Dans le box, le prévenu, en djellaba violette, écoute les charges retenues contre lui. Il ne nie pas les violences conjugales, délit pour lequel il est jugé en comparution immédiate, mais il conteste sa radicalisation. « Je n’ai jamais forcé quelqu’un à être musulman, dit-il calmement. Avant, j’étais comme elle, je fumais, je buvais, mais c’est fini maintenant. »

« La religion prend de plus en plus de place dans sa vie »

Le prévenu invoque un complot dont il serait victime de la part de ses deux anciennes amies. Même au travail, poursuit-il, ses collègues « se foutent de lui ». C’est d’ailleurs pour ça qu’il n’a pas remis les pieds sur son lieu de travail depuis le 23 décembre. « C’est à force de prier que j’ai compris que tous se foutaient de moi, explique le plombier. Et il faut se marier religieusement pour ne pas être dans le péché. »

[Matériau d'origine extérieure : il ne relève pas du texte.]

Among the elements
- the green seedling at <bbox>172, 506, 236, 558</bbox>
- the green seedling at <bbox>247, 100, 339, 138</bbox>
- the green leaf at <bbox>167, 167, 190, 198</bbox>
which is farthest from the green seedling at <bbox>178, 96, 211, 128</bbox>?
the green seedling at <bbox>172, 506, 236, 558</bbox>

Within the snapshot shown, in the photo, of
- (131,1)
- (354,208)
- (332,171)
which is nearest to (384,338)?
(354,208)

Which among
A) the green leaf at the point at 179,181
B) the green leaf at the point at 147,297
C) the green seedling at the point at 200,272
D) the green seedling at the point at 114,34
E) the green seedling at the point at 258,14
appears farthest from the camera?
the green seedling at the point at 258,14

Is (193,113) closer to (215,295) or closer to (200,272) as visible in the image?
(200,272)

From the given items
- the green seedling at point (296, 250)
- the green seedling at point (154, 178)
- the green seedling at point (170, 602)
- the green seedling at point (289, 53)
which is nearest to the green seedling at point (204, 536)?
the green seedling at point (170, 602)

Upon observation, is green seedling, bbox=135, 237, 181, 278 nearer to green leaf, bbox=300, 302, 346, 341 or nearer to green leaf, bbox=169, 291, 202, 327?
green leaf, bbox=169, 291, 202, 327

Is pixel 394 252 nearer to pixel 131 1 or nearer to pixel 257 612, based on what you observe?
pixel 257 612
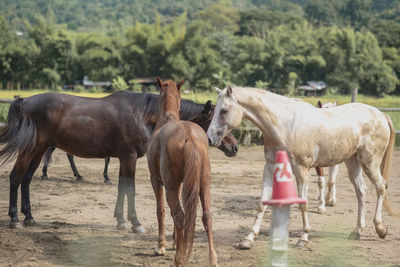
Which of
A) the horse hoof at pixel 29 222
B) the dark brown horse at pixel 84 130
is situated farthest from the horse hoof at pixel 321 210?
the horse hoof at pixel 29 222

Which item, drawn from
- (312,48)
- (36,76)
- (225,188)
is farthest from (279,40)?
(225,188)

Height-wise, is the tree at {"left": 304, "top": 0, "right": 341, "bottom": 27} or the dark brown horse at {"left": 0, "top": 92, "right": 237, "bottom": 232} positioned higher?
the tree at {"left": 304, "top": 0, "right": 341, "bottom": 27}

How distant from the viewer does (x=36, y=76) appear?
5044 cm

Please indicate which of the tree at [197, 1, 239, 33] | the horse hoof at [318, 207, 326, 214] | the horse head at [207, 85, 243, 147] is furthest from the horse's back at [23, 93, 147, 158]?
the tree at [197, 1, 239, 33]

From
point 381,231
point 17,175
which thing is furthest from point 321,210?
point 17,175

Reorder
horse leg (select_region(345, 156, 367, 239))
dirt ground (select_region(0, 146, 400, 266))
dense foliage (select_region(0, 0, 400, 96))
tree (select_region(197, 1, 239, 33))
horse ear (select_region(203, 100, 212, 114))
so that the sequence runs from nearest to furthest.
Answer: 1. dirt ground (select_region(0, 146, 400, 266))
2. horse leg (select_region(345, 156, 367, 239))
3. horse ear (select_region(203, 100, 212, 114))
4. dense foliage (select_region(0, 0, 400, 96))
5. tree (select_region(197, 1, 239, 33))

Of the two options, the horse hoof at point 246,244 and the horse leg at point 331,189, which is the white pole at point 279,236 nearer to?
the horse hoof at point 246,244

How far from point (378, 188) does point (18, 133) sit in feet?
14.3

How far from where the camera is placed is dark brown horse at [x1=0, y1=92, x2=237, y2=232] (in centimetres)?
601

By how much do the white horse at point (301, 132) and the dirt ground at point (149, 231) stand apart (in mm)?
334

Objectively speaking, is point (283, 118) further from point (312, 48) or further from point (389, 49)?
point (389, 49)

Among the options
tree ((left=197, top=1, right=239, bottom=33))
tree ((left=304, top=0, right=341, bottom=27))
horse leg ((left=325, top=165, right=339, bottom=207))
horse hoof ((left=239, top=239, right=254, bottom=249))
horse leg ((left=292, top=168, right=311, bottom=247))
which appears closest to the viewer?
horse hoof ((left=239, top=239, right=254, bottom=249))

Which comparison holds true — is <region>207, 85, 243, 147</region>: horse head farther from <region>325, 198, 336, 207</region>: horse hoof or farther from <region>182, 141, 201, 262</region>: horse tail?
<region>325, 198, 336, 207</region>: horse hoof

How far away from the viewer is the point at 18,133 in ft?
19.4
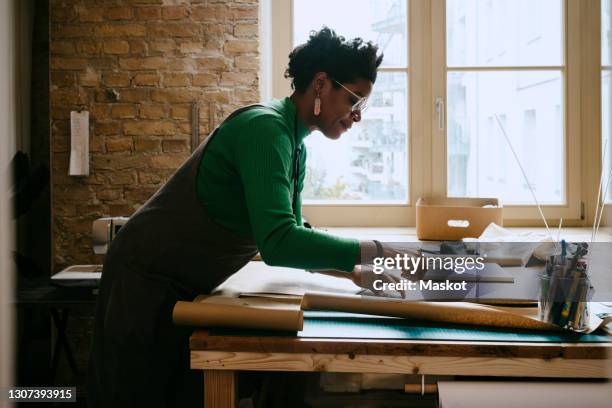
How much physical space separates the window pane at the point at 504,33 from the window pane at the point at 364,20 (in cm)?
27

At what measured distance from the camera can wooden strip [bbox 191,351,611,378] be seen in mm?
1126

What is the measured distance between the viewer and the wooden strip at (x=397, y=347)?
113 centimetres

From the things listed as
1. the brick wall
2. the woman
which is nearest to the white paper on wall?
the brick wall

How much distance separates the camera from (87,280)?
2488 mm

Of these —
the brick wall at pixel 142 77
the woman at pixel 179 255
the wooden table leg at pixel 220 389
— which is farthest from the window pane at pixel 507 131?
the wooden table leg at pixel 220 389

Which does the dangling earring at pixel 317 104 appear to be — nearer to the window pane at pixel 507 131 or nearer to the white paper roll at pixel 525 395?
the white paper roll at pixel 525 395

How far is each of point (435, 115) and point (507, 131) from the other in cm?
41

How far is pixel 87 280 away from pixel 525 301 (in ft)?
5.90

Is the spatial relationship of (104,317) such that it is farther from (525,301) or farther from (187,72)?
(187,72)

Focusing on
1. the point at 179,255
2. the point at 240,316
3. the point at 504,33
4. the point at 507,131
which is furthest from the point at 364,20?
the point at 240,316

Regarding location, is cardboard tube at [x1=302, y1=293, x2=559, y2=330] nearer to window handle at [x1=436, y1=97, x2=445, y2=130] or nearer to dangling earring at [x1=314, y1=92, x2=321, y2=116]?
dangling earring at [x1=314, y1=92, x2=321, y2=116]

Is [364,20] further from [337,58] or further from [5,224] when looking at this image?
[5,224]

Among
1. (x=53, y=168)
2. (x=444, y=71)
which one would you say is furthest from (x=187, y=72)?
(x=444, y=71)

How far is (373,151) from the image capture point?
3.32 metres
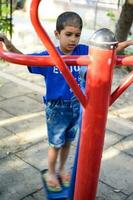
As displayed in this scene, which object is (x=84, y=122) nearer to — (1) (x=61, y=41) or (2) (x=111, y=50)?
(2) (x=111, y=50)

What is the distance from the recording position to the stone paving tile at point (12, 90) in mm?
4473

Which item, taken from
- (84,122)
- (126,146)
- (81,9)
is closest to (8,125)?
(126,146)

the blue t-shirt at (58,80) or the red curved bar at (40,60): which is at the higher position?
the red curved bar at (40,60)

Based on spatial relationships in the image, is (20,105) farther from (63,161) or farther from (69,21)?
(69,21)

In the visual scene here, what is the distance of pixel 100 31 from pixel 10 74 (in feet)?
13.5

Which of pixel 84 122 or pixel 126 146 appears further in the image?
pixel 126 146

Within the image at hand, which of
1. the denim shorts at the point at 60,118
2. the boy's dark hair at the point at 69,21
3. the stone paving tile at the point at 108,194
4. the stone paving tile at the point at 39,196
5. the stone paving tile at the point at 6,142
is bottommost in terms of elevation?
the stone paving tile at the point at 6,142

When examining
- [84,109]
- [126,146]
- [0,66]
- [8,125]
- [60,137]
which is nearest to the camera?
[84,109]

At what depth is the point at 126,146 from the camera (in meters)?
3.29

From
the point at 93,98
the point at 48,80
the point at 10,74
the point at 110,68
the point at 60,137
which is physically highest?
the point at 110,68

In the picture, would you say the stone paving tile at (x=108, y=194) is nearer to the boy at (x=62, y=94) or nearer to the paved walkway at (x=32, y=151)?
the paved walkway at (x=32, y=151)

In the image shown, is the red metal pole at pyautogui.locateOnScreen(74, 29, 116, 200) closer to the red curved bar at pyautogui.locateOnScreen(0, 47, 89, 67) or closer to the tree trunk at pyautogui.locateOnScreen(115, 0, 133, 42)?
the red curved bar at pyautogui.locateOnScreen(0, 47, 89, 67)

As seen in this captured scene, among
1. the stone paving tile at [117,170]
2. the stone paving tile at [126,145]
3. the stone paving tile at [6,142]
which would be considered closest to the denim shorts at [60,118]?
the stone paving tile at [117,170]

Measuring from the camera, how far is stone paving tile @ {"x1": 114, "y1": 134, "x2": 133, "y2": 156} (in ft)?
10.5
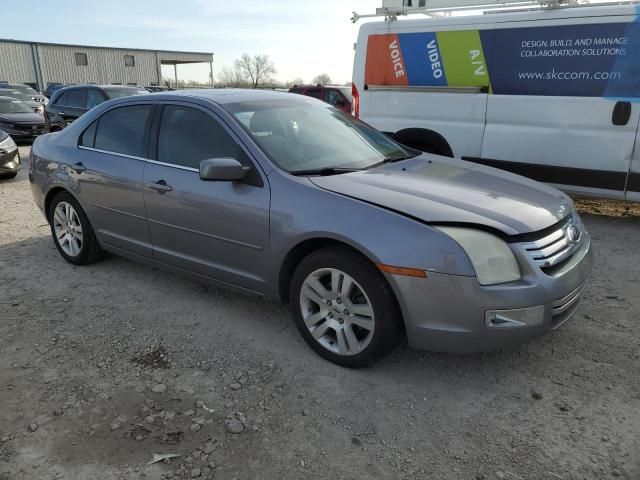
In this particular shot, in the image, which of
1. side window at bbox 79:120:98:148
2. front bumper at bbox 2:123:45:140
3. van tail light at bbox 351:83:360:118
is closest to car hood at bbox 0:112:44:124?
front bumper at bbox 2:123:45:140

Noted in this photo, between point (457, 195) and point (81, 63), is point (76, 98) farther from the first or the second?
point (81, 63)

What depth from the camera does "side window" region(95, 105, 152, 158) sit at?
400 cm

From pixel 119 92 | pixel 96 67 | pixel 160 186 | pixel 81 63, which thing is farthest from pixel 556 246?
pixel 96 67

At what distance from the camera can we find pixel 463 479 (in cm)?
219

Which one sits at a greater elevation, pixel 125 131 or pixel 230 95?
pixel 230 95

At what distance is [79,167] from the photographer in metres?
Answer: 4.43

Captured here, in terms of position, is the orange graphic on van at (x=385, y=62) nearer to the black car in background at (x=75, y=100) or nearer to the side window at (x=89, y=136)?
the side window at (x=89, y=136)

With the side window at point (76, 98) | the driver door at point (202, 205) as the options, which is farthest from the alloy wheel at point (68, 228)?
the side window at point (76, 98)

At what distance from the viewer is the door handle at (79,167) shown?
439 centimetres

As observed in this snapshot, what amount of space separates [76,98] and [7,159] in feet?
14.7

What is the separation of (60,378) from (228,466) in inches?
51.0

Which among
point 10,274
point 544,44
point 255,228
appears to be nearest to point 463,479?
point 255,228

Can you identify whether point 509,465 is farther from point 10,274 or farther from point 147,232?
point 10,274

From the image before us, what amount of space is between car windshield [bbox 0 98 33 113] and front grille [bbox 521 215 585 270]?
1571cm
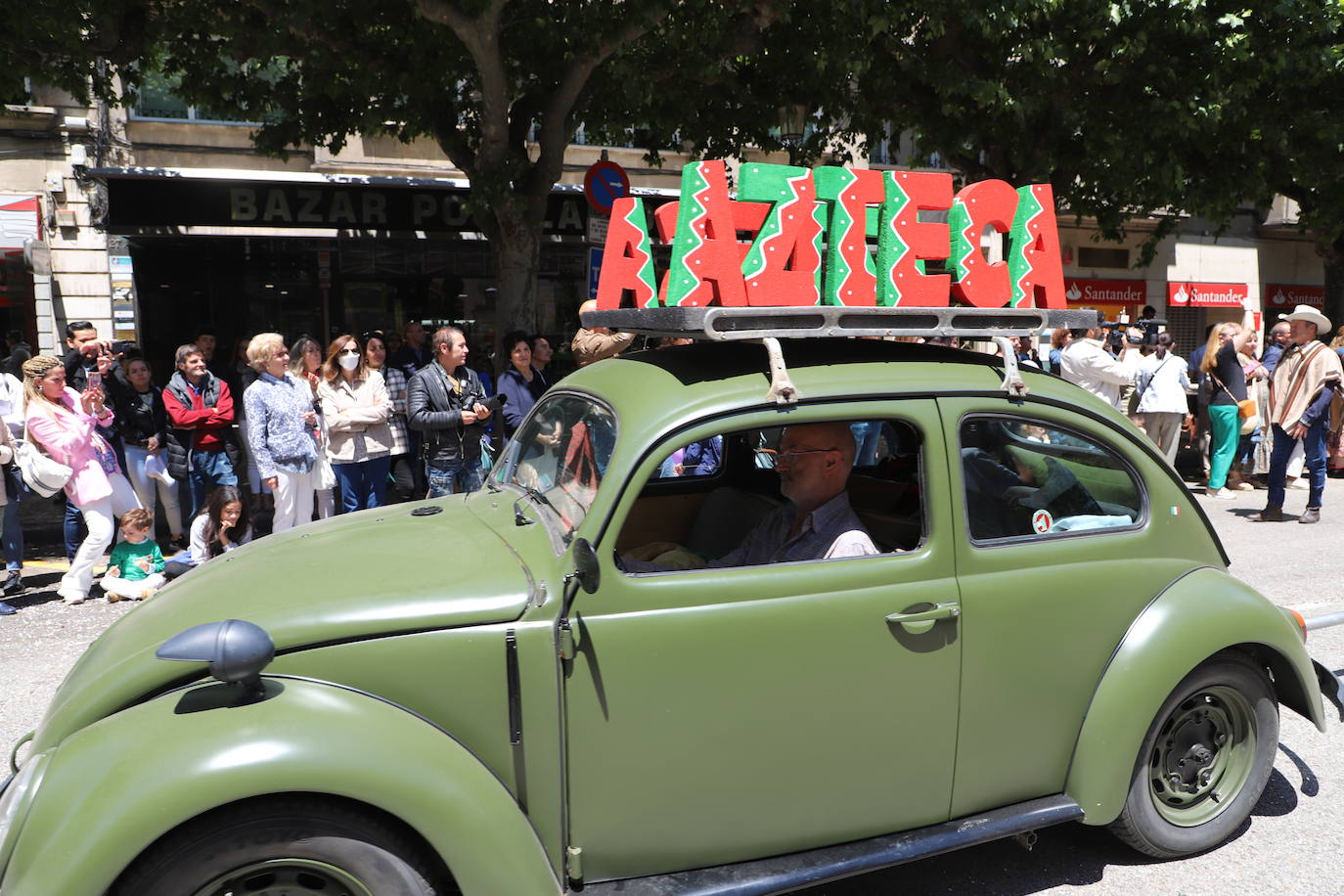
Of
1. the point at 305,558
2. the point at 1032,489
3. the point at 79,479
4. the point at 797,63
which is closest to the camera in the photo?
the point at 305,558

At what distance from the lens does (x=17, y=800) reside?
2.39 m

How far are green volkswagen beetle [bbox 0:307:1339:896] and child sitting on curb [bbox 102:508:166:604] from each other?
14.2ft

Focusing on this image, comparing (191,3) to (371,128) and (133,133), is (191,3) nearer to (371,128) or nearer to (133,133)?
(371,128)

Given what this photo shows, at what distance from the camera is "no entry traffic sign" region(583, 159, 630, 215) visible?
930 centimetres

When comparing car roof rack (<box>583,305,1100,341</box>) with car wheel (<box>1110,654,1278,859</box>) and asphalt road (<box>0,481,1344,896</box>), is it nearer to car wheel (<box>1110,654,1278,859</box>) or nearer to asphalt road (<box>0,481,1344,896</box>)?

Le parquet lui rappelle ses menaces de mort, toutes fondées sur l’islam. Son ancienne amie, à la barre, ne cache pas son angoisse. « La religion prend de plus en plus de place dans sa vie, dit-elle. Il est dans le bien et tous les autres dans le mal. »

En prison

Le procureur requiert une peine de 24 mois de prison, dont six avec sursis. Le tribunal lui inflige 18 mois, dont six avec sursis et la révocation d’un sursis de 5 mois, soit 17 mois au total. Il a été écroué jeudi soir à la prison de Rennes – Vezin.